ACTIVITY:
Reproduce all the entries precisely.

***

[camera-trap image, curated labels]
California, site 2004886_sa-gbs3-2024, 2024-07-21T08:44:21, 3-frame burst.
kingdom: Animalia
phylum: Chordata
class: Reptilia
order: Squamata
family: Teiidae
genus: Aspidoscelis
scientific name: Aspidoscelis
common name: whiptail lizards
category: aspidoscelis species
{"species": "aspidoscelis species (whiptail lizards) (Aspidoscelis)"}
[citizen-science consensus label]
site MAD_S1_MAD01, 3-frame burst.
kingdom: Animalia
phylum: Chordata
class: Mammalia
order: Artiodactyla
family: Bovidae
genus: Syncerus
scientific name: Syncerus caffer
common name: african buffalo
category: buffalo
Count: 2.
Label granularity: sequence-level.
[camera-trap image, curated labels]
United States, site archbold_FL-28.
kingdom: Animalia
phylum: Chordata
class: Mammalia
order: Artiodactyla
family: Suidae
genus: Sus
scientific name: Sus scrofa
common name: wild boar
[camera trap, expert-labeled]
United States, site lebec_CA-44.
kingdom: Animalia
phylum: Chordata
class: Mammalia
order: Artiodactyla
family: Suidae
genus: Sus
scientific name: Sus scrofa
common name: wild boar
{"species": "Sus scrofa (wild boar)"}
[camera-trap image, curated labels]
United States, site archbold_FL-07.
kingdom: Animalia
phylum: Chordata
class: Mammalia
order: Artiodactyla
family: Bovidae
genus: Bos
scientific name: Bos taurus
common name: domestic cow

***

RESPONSE BELOW:
[camera-trap image, curated labels]
California, site 2004886_sa-gbs3-2024, 2024-07-21T08:44:21, 3-frame burst.
kingdom: Animalia
phylum: Chordata
class: Reptilia
order: Squamata
family: Teiidae
genus: Aspidoscelis
scientific name: Aspidoscelis
common name: whiptail lizards
category: aspidoscelis species
{"species": "aspidoscelis species (whiptail lizards) (Aspidoscelis)"}
[citizen-science consensus label]
site MAD_S1_MAD01, 3-frame burst.
kingdom: Animalia
phylum: Chordata
class: Mammalia
order: Artiodactyla
family: Bovidae
genus: Syncerus
scientific name: Syncerus caffer
common name: african buffalo
category: buffalo
Count: 2.
Label granularity: sequence-level.
[camera-trap image, curated labels]
United States, site archbold_FL-28.
kingdom: Animalia
phylum: Chordata
class: Mammalia
order: Artiodactyla
family: Suidae
genus: Sus
scientific name: Sus scrofa
common name: wild boar
[camera trap, expert-labeled]
United States, site lebec_CA-44.
kingdom: Animalia
phylum: Chordata
class: Mammalia
order: Artiodactyla
family: Suidae
genus: Sus
scientific name: Sus scrofa
common name: wild boar
{"species": "Sus scrofa (wild boar)"}
[camera-trap image, curated labels]
United States, site archbold_FL-07.
kingdom: Animalia
phylum: Chordata
class: Mammalia
order: Artiodactyla
family: Bovidae
genus: Bos
scientific name: Bos taurus
common name: domestic cow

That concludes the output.